Exercise:
Your task is to output the data exactly as it stands.

[Entries taken from a collection]
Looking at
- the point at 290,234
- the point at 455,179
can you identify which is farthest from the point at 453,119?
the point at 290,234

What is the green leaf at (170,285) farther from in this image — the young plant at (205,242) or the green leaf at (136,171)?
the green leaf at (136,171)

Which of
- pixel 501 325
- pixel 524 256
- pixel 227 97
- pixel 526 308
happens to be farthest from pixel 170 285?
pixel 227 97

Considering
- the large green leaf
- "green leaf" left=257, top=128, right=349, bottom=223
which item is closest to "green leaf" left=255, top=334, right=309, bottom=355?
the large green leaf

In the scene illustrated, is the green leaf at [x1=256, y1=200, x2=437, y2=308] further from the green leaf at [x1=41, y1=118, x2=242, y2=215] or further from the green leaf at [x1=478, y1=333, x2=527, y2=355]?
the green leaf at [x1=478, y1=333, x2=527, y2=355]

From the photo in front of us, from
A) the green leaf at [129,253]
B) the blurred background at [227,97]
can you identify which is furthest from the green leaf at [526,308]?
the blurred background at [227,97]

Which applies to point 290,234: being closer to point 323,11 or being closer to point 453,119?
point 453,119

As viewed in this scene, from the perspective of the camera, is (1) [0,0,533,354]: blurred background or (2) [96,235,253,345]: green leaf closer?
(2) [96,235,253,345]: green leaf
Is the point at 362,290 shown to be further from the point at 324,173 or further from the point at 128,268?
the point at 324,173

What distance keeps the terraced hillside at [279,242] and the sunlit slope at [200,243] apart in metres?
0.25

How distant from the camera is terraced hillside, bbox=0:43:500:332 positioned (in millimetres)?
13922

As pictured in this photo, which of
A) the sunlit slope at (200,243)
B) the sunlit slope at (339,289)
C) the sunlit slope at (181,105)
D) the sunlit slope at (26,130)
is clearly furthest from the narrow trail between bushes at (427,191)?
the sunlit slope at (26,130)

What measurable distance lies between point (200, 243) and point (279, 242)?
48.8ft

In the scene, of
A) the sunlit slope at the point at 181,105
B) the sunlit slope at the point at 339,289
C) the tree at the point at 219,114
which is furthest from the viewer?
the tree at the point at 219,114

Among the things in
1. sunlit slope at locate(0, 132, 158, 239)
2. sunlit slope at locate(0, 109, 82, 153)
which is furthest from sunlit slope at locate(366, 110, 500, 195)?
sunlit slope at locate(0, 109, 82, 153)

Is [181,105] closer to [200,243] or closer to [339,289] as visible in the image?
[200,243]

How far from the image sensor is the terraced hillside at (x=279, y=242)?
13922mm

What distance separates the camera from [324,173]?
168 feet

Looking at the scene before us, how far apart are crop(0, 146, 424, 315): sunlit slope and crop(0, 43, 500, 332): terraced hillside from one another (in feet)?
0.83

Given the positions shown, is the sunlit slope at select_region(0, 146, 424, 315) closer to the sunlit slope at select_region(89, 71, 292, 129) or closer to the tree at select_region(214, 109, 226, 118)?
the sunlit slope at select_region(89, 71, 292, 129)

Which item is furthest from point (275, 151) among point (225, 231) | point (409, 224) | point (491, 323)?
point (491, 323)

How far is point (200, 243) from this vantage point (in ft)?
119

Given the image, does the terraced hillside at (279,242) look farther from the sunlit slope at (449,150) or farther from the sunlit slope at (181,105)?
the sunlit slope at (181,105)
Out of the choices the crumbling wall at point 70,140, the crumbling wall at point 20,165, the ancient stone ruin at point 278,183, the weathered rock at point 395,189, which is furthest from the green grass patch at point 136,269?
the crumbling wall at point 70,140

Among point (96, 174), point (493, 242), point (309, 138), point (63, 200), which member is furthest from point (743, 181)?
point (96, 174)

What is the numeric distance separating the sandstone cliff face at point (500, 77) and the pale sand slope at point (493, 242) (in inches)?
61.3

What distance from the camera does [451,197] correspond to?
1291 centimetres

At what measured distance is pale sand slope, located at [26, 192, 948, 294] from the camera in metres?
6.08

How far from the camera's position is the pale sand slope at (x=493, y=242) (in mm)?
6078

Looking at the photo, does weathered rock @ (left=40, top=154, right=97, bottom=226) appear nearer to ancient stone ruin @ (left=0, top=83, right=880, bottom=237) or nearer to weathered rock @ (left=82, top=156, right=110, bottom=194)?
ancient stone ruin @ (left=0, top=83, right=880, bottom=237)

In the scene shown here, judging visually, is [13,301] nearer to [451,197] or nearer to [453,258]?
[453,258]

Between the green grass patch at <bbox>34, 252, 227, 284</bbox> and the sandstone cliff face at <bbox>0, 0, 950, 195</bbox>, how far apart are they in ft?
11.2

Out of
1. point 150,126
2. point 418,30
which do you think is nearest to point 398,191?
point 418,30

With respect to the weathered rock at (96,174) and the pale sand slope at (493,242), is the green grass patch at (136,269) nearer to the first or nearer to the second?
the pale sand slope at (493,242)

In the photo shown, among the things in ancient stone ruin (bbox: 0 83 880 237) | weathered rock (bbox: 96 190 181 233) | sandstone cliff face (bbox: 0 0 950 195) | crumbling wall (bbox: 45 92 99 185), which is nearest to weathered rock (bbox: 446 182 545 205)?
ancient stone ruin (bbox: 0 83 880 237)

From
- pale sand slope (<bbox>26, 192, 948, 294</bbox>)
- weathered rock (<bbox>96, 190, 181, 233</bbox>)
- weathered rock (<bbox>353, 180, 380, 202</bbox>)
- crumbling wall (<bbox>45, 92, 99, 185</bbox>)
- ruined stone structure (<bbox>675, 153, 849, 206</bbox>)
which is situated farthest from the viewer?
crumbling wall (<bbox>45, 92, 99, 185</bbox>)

Correct result:
Looking at
- the point at 290,234
- the point at 455,179
can you identify which is farthest from the point at 453,119?
the point at 290,234

What is the green leaf at (170,285) farther from in this image — the young plant at (205,242) or the green leaf at (136,171)?
the green leaf at (136,171)

Which of
- pixel 501 325
- pixel 524 256
- pixel 227 97
- pixel 526 308
happens to be farthest from pixel 170 285?
pixel 227 97

Considering
- the large green leaf
- "green leaf" left=257, top=128, right=349, bottom=223
which item is closest to "green leaf" left=255, top=334, right=309, bottom=355?
the large green leaf

In the scene illustrated, is the green leaf at [x1=256, y1=200, x2=437, y2=308] further from the green leaf at [x1=41, y1=118, x2=242, y2=215] or further from the green leaf at [x1=478, y1=333, x2=527, y2=355]?
the green leaf at [x1=478, y1=333, x2=527, y2=355]

From the photo in front of us, from
A) the green leaf at [129,253]
B) the blurred background at [227,97]
can you identify which is furthest from the green leaf at [526,308]?
the blurred background at [227,97]

Which applies to point 290,234: being closer to point 323,11 or being closer to point 453,119?
point 453,119

As viewed in this scene, from the perspective of the camera, is (1) [0,0,533,354]: blurred background or (2) [96,235,253,345]: green leaf closer?
(2) [96,235,253,345]: green leaf
Is the point at 362,290 shown to be further from the point at 324,173 or further from the point at 128,268?
the point at 324,173

What distance keeps the terraced hillside at [279,242] and the sunlit slope at [200,243] apart in metres?
0.25

How distant from the camera is terraced hillside, bbox=0:43:500:332 positioned (in millimetres)?
13922

As pictured in this photo, which of
A) the sunlit slope at (200,243)
B) the sunlit slope at (339,289)
C) the sunlit slope at (181,105)
D) the sunlit slope at (26,130)
is clearly furthest from the narrow trail between bushes at (427,191)?
the sunlit slope at (26,130)

What measurable distance lies between point (200, 243) and point (279, 242)?
48.8ft

In the scene, of
A) the sunlit slope at the point at 181,105
B) the sunlit slope at the point at 339,289
C) the tree at the point at 219,114
which is furthest from the viewer?
the tree at the point at 219,114

Among the things in
1. sunlit slope at locate(0, 132, 158, 239)
2. sunlit slope at locate(0, 109, 82, 153)
which is furthest from sunlit slope at locate(366, 110, 500, 195)?
sunlit slope at locate(0, 109, 82, 153)

Is [181,105] closer to [200,243] or closer to [339,289] as visible in the image?
[200,243]

How far from the image sensor is the terraced hillside at (x=279, y=242)?
13922mm

What distance separates the camera from [324,173]?
168 feet

Looking at the scene before us, how far apart are crop(0, 146, 424, 315): sunlit slope and crop(0, 43, 500, 332): terraced hillside from one another (in feet)?
0.83

Given the positions shown, is the sunlit slope at select_region(0, 146, 424, 315) closer to the sunlit slope at select_region(89, 71, 292, 129) or closer to the tree at select_region(214, 109, 226, 118)?
the sunlit slope at select_region(89, 71, 292, 129)

Which item is furthest from point (275, 151) among point (225, 231) | point (409, 224) | point (491, 323)?
point (491, 323)

How far is point (200, 243) from this vantage point (in ft)?
119

Given the image, does the terraced hillside at (279,242) look farther from the sunlit slope at (449,150) or farther from the sunlit slope at (181,105)?
the sunlit slope at (181,105)
Out of the choices the crumbling wall at point 70,140, the crumbling wall at point 20,165, the ancient stone ruin at point 278,183, the weathered rock at point 395,189, which is furthest from the green grass patch at point 136,269?
the crumbling wall at point 70,140

Among point (96, 174), point (493, 242), point (309, 138), point (63, 200), which member is furthest from point (743, 181)?
point (96, 174)

What is the numeric distance separating the sandstone cliff face at point (500, 77) and the pale sand slope at point (493, 242) (in inches)?
61.3

What distance from the camera does [451,197] correspond to?
1291 centimetres

At what measured distance is pale sand slope, located at [26, 192, 948, 294] from the camera in metres?
6.08

How far from the camera's position is the pale sand slope at (x=493, y=242) (in mm)?
6078

Looking at the photo, does weathered rock @ (left=40, top=154, right=97, bottom=226) appear nearer to ancient stone ruin @ (left=0, top=83, right=880, bottom=237) or nearer to weathered rock @ (left=82, top=156, right=110, bottom=194)?
ancient stone ruin @ (left=0, top=83, right=880, bottom=237)

In the scene shown here, judging visually, is [13,301] nearer to [451,197] or nearer to [453,258]?
[453,258]

Between the green grass patch at <bbox>34, 252, 227, 284</bbox> and the sandstone cliff face at <bbox>0, 0, 950, 195</bbox>, how far apart are they in ft?
11.2

Out of
1. point 150,126
2. point 418,30
which do you think is nearest to point 398,191?
point 418,30

With respect to the weathered rock at (96,174) and the pale sand slope at (493,242), is the green grass patch at (136,269) nearer to the first or nearer to the second?
the pale sand slope at (493,242)

In the photo shown, among the things in ancient stone ruin (bbox: 0 83 880 237) | weathered rock (bbox: 96 190 181 233) | sandstone cliff face (bbox: 0 0 950 195) | crumbling wall (bbox: 45 92 99 185), which is nearest to weathered rock (bbox: 446 182 545 205)?
ancient stone ruin (bbox: 0 83 880 237)

From
- pale sand slope (<bbox>26, 192, 948, 294</bbox>)
- weathered rock (<bbox>96, 190, 181, 233</bbox>)
- weathered rock (<bbox>353, 180, 380, 202</bbox>)
- crumbling wall (<bbox>45, 92, 99, 185</bbox>)
- ruined stone structure (<bbox>675, 153, 849, 206</bbox>)
which is situated farthest from the viewer?
crumbling wall (<bbox>45, 92, 99, 185</bbox>)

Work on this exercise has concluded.